Introducing PRISM
PRISM is a desktop application for detecting and humanizing AI-generated text. It runs locally, analyzes offline, and gives you control over how your writing sounds.
The problem
AI-generated text has a signature. Uniform sentence lengths. Predictable transitions. Hedging language. Corporate jargon. No personality, no voice, no humanity.
The problem isn't that people use AI to write. The problem is that AI-generated text is identifiable — and nobody has good tools to understand why or where in their text the signal shows.
Writers need to know if their drafts sound robotic. Editors need to spot AI-assisted submissions. Professionals need to polish AI-drafted content without sounding like a machine.
The existing detection tools are cloud-based black boxes. You paste your text into someone else's server, get a percentage back, and hope they're not training on your content.
The approach
PRISM analyzes text locally using a combination of heuristics and machine learning.
| Cloud Detectors | PRISM |
|---|---|
| Text uploaded to external servers | Everything runs on your machine |
| Black box score, no explanation | Sentence-level heatmap with reasons |
| Subscription for basic features | Open source, MIT licensed |
| Single language, usually English | English, Italian, Spanish, German |
Perplexity, burstiness, entropy, and pattern matching work together to produce an AI probability score. A sentence-level heatmap shows exactly which parts triggered detection and why.
Two modes
Detect
Paste text. View the AI probability score and metrics. See a color-coded heatmap highlighting which sentences triggered detection. Click humanize for three style variations — Natural, Creative, Professional.
Compose
Write rough text in any language. Select source and target language. Get three polished versions with distinct voices. Copy the one that fits. Repeat and refine.
Architecture
Built with Tauri 2.0 — a lightweight Rust-based desktop framework. The React frontend handles UI and state management through Zustand, while all analysis runs natively in Rust.
Text analysis combines ONNX-based machine learning inference with heuristic metrics. The Claude API provides humanization when configured. API keys are stored in the OS keychain — never in config files.
The design decision that shaped everything: local first.
Detection runs entirely offline through ONNX Runtime. No internet required. No data leaves your machine. Humanization can use the Claude API for the highest quality, or local ONNX models for complete offline operation.
Why open source
A detection tool that isn't transparent about its methods isn't a detection tool. It's an oracle asking you to trust it.
PRISM is MIT licensed. The detection logic, the heuristic weights, the ML model — all visible, all auditable. If you disagree with how we score text, you can see exactly why and adjust it.
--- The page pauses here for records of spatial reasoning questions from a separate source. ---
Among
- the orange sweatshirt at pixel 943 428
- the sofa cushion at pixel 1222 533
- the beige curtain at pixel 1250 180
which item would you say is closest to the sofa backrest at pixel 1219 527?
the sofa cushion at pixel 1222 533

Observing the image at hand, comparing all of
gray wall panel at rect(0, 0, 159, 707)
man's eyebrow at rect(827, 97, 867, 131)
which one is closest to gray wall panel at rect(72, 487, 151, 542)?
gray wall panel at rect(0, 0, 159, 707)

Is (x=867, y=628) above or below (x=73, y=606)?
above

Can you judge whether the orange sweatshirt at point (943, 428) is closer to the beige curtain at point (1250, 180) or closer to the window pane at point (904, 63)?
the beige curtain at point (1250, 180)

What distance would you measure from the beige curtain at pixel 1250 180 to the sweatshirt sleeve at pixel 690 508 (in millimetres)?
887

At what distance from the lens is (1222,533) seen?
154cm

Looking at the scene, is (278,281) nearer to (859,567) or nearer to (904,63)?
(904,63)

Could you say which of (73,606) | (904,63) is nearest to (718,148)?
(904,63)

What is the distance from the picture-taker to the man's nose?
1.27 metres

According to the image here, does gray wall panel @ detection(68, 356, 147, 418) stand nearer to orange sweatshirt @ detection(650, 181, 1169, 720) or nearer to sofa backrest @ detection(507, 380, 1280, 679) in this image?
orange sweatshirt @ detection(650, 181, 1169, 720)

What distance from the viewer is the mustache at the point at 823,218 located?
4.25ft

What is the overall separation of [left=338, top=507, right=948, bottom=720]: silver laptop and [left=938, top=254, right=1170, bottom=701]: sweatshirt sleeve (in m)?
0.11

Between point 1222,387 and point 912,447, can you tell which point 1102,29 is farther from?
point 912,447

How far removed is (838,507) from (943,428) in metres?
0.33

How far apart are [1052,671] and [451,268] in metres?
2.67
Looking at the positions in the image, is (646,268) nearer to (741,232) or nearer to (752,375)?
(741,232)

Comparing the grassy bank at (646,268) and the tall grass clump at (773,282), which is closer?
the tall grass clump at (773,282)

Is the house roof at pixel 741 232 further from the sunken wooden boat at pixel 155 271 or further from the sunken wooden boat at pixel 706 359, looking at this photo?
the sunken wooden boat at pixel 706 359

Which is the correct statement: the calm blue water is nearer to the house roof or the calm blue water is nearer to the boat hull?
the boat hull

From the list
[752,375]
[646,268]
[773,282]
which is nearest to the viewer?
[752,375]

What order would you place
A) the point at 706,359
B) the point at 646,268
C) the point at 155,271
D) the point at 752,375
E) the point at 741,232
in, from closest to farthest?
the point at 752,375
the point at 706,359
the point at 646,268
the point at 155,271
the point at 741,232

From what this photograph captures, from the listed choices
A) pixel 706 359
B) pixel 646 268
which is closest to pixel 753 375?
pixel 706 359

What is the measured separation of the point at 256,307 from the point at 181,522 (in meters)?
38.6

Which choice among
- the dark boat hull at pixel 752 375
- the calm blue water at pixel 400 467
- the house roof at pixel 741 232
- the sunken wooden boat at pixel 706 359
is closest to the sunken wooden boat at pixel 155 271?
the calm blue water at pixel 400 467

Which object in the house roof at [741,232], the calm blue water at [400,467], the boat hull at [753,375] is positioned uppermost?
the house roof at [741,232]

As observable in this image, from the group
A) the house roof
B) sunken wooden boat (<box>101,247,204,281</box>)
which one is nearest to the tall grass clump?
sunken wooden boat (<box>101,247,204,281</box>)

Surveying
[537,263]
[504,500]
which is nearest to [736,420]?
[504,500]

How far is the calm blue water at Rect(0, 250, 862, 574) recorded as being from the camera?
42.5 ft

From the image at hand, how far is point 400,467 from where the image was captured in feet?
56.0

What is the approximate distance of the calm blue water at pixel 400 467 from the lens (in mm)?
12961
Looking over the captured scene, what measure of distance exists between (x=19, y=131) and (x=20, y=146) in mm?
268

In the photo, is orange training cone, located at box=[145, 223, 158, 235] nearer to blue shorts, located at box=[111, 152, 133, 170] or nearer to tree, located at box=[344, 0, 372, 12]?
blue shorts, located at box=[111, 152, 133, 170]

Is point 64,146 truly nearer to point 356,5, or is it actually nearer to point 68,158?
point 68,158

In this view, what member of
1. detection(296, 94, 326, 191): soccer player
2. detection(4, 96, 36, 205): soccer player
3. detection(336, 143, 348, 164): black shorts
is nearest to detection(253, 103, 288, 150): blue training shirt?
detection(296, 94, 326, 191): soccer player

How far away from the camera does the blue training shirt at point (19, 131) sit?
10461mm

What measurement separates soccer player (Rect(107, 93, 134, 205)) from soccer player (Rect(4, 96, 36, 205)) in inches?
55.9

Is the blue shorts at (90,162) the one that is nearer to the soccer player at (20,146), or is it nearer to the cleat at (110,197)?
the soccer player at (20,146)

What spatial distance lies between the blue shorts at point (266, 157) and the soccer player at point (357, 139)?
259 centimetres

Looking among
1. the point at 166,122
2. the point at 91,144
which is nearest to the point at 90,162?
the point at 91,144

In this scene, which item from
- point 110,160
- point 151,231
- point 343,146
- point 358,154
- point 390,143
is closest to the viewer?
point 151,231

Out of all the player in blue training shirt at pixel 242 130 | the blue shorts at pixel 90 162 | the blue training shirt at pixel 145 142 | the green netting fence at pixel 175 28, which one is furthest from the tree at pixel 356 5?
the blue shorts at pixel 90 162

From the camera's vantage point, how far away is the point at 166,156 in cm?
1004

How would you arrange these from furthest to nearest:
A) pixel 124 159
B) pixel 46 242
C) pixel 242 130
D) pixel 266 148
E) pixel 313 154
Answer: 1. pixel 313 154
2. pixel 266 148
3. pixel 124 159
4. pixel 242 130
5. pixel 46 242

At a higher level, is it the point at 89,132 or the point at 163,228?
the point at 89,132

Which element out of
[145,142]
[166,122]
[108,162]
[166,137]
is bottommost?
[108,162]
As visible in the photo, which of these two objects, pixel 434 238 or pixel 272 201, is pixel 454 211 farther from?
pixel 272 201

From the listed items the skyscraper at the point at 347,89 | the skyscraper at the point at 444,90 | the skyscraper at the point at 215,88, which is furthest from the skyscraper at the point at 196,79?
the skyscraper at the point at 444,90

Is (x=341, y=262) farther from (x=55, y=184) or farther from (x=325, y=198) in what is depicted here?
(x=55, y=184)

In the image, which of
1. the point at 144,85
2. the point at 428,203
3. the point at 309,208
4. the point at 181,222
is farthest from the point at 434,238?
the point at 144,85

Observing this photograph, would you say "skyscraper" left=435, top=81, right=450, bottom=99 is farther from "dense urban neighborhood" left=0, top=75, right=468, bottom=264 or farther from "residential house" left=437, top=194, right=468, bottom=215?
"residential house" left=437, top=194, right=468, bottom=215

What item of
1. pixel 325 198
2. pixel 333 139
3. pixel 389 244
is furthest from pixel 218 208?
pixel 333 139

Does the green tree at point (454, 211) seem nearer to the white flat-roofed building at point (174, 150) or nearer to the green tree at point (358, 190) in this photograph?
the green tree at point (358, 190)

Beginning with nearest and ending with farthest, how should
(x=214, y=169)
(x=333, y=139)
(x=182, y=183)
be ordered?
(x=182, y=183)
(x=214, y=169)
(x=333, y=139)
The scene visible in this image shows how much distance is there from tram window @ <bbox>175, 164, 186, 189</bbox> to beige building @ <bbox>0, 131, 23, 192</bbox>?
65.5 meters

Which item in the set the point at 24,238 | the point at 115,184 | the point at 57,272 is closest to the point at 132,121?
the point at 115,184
This matters because AI detection is inherently probabilistic. No tool is 100% accurate. The least we can do is show our work.
Where we are
PRISM is functional and open source on GitHub. The detection engine is stable. Humanization works through both Claude API and local ONNX models.
Active development continues on detection accuracy and language expansion.
What's next
Better models, more languages, sharper heuristics. The goal is a tool that helps you write with AI without losing your voice.
See through synthetic text. Write through it.